**Task directions**
Give back exactly the lines of the material below that start at the line containing "[researcher-annotated camera trap]" and end at the line containing "label granularity: sequence-level", and no others.

-.-.-

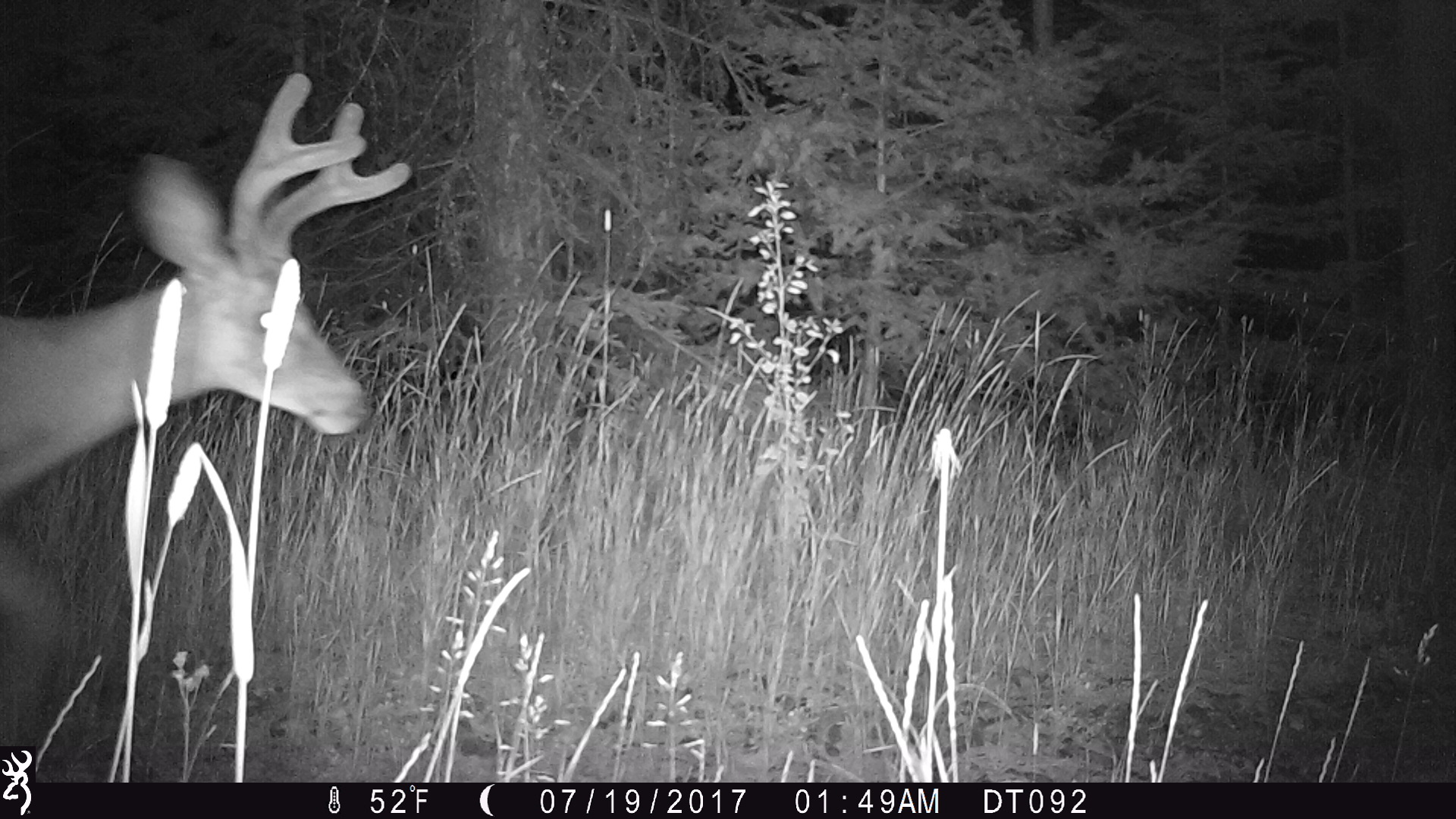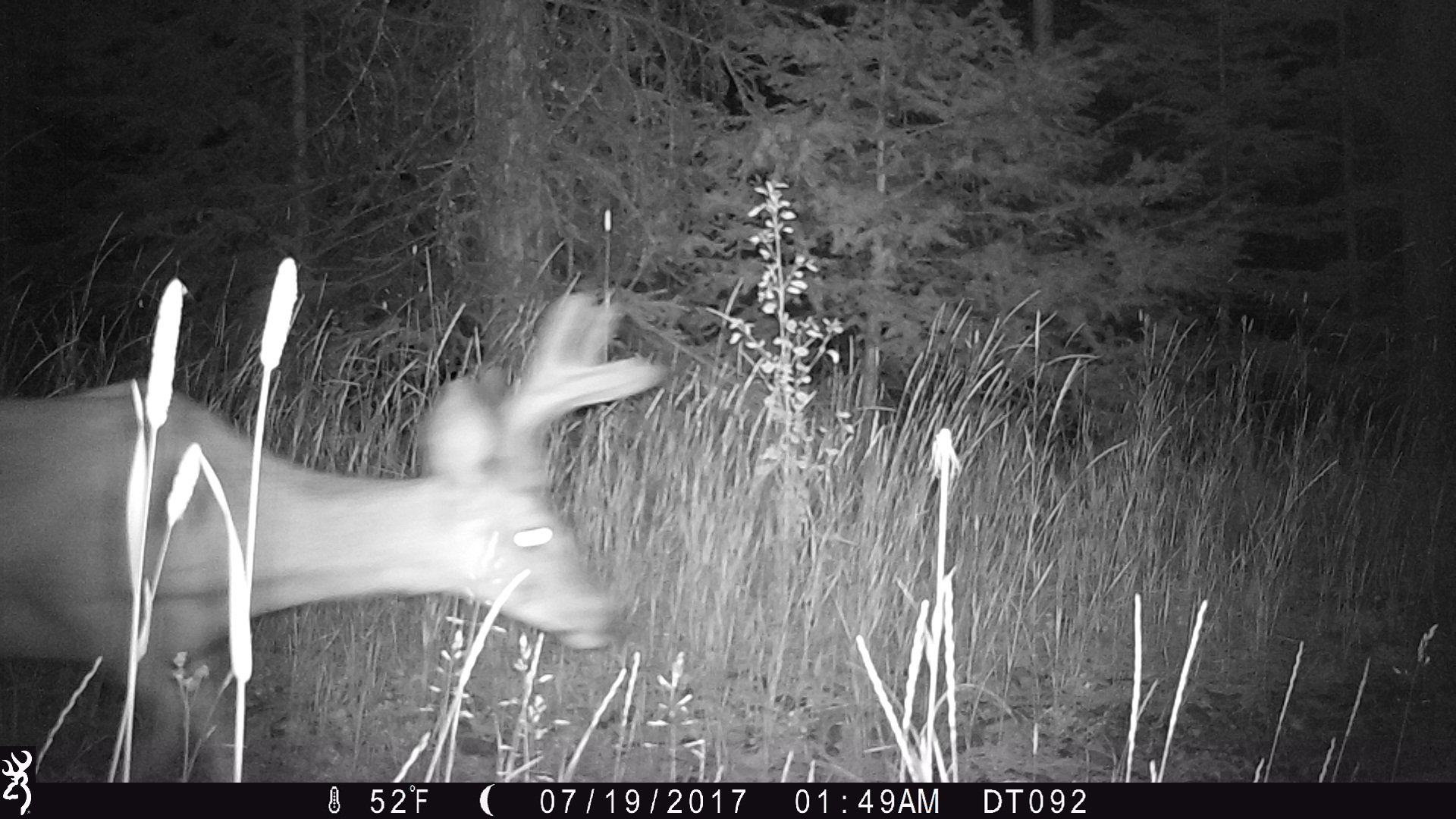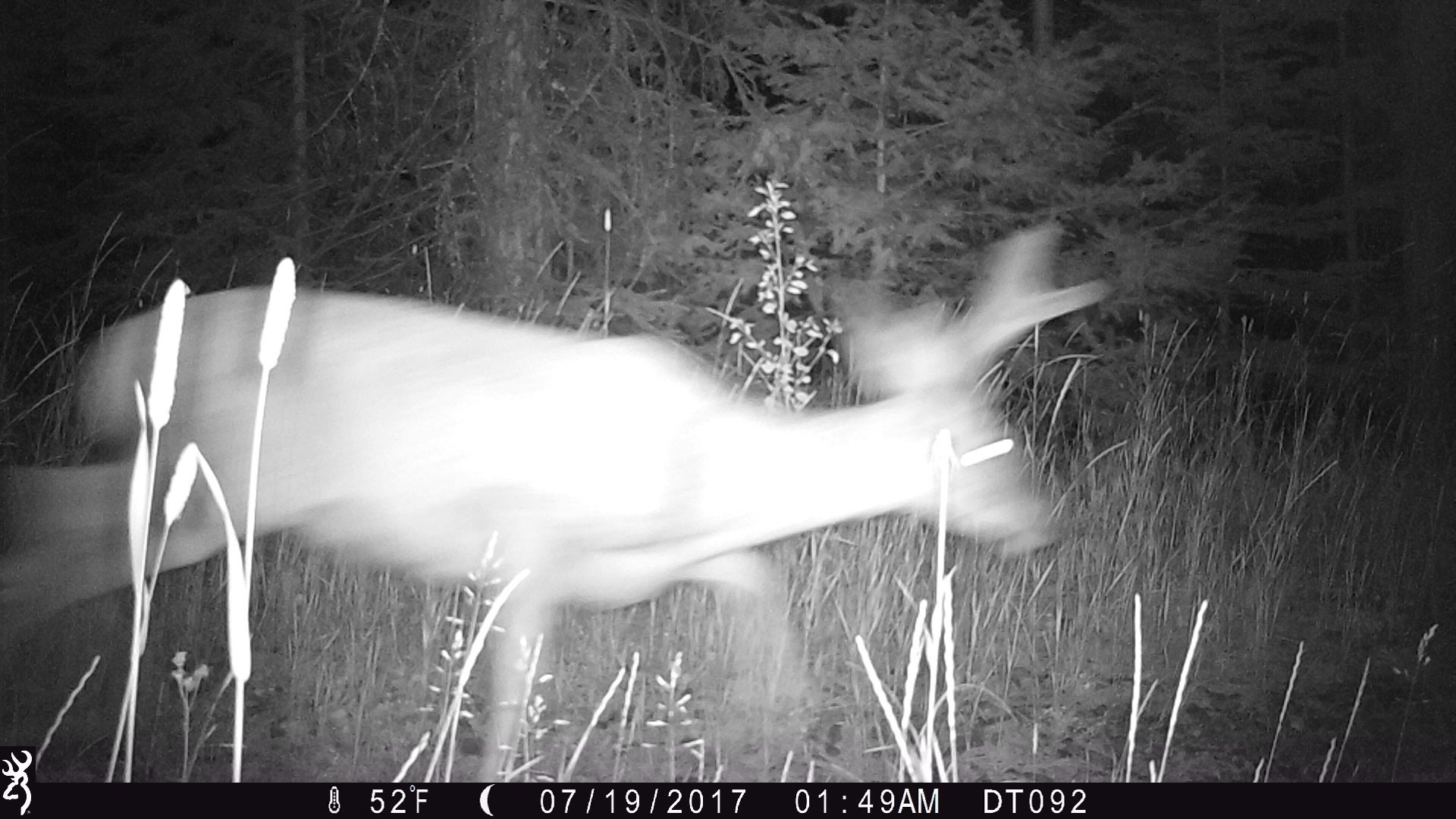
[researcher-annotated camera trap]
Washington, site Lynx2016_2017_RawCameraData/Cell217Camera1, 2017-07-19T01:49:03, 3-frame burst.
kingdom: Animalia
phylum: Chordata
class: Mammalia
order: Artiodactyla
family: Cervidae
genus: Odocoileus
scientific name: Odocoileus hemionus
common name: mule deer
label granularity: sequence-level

-.-.-

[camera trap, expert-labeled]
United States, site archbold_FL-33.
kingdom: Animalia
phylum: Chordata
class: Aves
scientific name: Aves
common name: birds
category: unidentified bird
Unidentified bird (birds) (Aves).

-.-.-

**Your solution**
[researcher-annotated camera trap]
Washington, site Lynx2016_2017_RawCameraData/Cell217Camera1, 2017-07-19T01:49:03, 3-frame burst.
kingdom: Animalia
phylum: Chordata
class: Mammalia
order: Artiodactyla
family: Cervidae
genus: Odocoileus
scientific name: Odocoileus hemionus
common name: mule deer
label granularity: sequence-level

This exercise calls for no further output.